There is the obligatory explanation that the exhibition is all about mother tongues and language and words, and all these words add not one whit to the reality on the wall. If McClelland feels the need of rationale then so be it. As for me, I’ll take the best of the work – would that there was a wall large enough, or my sofa long enough for ENOUGHENOUGH without saying a word. Why bother? If words would do it, we would not have the work and be all the poorer. What I want from painting is to be left speechless. And then begrudgingly report in on what I have seen with all that is to hand: everyday words – another, different, and a less visual medium than Paul Kasmin is displaying.

What really can one say about ENOUGHENOUGH except that it works. It works close up where the scribbles are transformed into splendid drawing, letters and notes to a ghost and surface scrawls amid the paint, beyond the paint, beside the paint, popping about each square inch full and a delight. It works at a distance – or as much of a distance as Paul Kasmin’s gallery permits, when the dance of the surface, the swirls and scrawls are transformed into a work with both surface and depth, neither graffiti driven nor variation of the old New York school.

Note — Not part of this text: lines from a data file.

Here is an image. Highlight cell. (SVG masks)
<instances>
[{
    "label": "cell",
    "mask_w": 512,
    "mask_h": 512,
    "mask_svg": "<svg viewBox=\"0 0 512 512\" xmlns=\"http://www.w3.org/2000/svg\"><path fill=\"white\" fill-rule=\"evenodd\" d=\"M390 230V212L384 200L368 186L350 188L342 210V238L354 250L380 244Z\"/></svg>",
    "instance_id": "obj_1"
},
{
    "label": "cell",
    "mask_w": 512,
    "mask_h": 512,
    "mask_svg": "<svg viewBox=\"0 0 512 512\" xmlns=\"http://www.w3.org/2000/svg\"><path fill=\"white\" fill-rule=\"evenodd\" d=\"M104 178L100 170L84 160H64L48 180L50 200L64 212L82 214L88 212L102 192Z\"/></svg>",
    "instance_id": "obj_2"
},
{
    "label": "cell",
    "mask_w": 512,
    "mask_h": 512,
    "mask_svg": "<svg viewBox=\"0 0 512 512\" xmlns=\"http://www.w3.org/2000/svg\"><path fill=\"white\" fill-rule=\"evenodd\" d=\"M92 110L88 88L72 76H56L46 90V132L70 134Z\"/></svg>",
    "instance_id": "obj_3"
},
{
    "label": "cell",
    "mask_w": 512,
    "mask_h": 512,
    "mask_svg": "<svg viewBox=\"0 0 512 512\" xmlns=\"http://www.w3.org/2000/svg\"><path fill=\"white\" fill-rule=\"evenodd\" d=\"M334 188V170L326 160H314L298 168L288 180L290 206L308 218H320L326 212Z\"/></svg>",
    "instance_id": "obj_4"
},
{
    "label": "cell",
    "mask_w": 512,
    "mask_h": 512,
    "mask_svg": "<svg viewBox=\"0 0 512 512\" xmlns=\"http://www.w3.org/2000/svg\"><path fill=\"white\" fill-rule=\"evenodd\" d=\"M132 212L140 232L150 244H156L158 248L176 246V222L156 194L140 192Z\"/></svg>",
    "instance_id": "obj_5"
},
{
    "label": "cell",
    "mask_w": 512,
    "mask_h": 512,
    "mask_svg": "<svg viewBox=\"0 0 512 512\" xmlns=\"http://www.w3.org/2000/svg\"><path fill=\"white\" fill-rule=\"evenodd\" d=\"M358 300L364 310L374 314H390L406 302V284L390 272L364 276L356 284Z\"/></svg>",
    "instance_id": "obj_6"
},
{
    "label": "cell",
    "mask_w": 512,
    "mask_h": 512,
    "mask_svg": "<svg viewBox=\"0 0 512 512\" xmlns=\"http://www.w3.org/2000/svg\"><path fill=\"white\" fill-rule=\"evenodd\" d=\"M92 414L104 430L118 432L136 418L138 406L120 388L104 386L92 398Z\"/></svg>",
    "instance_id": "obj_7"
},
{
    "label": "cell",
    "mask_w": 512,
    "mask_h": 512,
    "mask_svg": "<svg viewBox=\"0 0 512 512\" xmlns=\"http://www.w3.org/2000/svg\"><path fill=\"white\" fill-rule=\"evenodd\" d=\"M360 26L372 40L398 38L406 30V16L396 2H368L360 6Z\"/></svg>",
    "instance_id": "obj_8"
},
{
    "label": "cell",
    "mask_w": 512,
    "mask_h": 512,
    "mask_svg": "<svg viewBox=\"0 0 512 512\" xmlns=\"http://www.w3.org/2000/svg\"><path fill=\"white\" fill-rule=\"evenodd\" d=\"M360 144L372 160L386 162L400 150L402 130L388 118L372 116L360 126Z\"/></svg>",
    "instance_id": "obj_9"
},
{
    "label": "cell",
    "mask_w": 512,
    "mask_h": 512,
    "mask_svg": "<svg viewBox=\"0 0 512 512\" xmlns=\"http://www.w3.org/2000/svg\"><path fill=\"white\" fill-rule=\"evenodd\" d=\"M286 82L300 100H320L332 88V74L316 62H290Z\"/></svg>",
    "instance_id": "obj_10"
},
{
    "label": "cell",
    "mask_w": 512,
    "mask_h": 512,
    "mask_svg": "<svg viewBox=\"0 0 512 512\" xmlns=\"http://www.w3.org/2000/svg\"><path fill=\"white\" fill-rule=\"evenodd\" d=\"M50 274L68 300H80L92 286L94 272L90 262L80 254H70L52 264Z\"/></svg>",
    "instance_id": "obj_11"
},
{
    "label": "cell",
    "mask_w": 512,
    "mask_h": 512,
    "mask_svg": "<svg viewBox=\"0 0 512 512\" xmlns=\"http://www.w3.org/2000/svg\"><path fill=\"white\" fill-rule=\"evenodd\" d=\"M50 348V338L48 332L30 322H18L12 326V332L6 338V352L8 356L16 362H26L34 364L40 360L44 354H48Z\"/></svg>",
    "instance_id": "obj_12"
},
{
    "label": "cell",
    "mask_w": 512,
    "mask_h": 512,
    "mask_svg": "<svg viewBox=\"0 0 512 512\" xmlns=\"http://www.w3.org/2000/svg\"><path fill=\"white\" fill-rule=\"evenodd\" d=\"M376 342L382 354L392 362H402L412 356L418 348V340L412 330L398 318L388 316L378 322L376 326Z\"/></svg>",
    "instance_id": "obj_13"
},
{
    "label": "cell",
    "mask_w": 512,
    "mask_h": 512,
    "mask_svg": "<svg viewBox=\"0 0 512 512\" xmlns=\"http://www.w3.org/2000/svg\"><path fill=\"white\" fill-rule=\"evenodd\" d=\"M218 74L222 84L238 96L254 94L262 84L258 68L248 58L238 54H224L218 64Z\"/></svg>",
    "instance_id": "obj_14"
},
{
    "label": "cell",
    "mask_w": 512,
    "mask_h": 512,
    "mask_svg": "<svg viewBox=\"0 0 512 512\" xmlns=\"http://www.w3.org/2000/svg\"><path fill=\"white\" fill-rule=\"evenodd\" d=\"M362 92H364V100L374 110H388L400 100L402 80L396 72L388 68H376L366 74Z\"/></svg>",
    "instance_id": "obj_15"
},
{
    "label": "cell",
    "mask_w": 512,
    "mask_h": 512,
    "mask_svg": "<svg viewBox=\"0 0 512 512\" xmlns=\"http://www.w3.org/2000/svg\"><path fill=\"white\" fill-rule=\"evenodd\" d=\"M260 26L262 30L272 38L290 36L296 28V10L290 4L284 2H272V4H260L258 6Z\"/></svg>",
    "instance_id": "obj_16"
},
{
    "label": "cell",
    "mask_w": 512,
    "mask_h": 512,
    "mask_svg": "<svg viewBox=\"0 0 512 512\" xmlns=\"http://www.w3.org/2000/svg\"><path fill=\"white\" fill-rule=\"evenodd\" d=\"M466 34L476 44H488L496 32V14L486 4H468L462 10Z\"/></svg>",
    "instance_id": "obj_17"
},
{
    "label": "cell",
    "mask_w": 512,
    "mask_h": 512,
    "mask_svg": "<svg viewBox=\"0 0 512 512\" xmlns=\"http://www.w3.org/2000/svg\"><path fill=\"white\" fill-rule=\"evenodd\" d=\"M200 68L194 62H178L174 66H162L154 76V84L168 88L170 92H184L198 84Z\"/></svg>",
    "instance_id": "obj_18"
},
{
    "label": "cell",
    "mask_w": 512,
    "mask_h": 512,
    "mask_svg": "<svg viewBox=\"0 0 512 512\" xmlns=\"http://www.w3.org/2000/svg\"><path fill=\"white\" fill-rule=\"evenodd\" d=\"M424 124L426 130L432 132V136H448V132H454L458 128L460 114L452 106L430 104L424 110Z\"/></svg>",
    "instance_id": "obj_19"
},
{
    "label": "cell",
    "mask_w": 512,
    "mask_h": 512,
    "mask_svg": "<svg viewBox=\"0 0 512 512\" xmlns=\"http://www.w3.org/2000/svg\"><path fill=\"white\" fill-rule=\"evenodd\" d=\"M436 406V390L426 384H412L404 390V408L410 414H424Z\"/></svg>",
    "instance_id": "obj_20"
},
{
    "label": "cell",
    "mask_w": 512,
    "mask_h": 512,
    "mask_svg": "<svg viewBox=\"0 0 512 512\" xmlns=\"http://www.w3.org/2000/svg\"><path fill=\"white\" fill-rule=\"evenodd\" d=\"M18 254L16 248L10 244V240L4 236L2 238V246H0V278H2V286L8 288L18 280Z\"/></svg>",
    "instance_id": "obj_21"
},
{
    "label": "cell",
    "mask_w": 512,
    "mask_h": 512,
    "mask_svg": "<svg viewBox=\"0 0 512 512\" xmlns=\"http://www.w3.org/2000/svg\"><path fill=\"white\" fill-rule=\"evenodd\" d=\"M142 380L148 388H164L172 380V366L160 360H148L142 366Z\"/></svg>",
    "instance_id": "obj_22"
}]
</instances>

To scan the wall of drawings is to find sources and bits and pieces but almost nothing that would indicate that there will be an ENOUGHENOUGH – there is not enough there, nice watercolors, adequate drawings, a certain charm, but none of the cohesive power, the thrashing and intensity brought into focus by the large work. And so ENOUGHENOUGH is more than enough, a large work in scope and accomplishment, mature, beyond easy description, but impossible not to admire. And don’t take my word for it; go use your own eyes.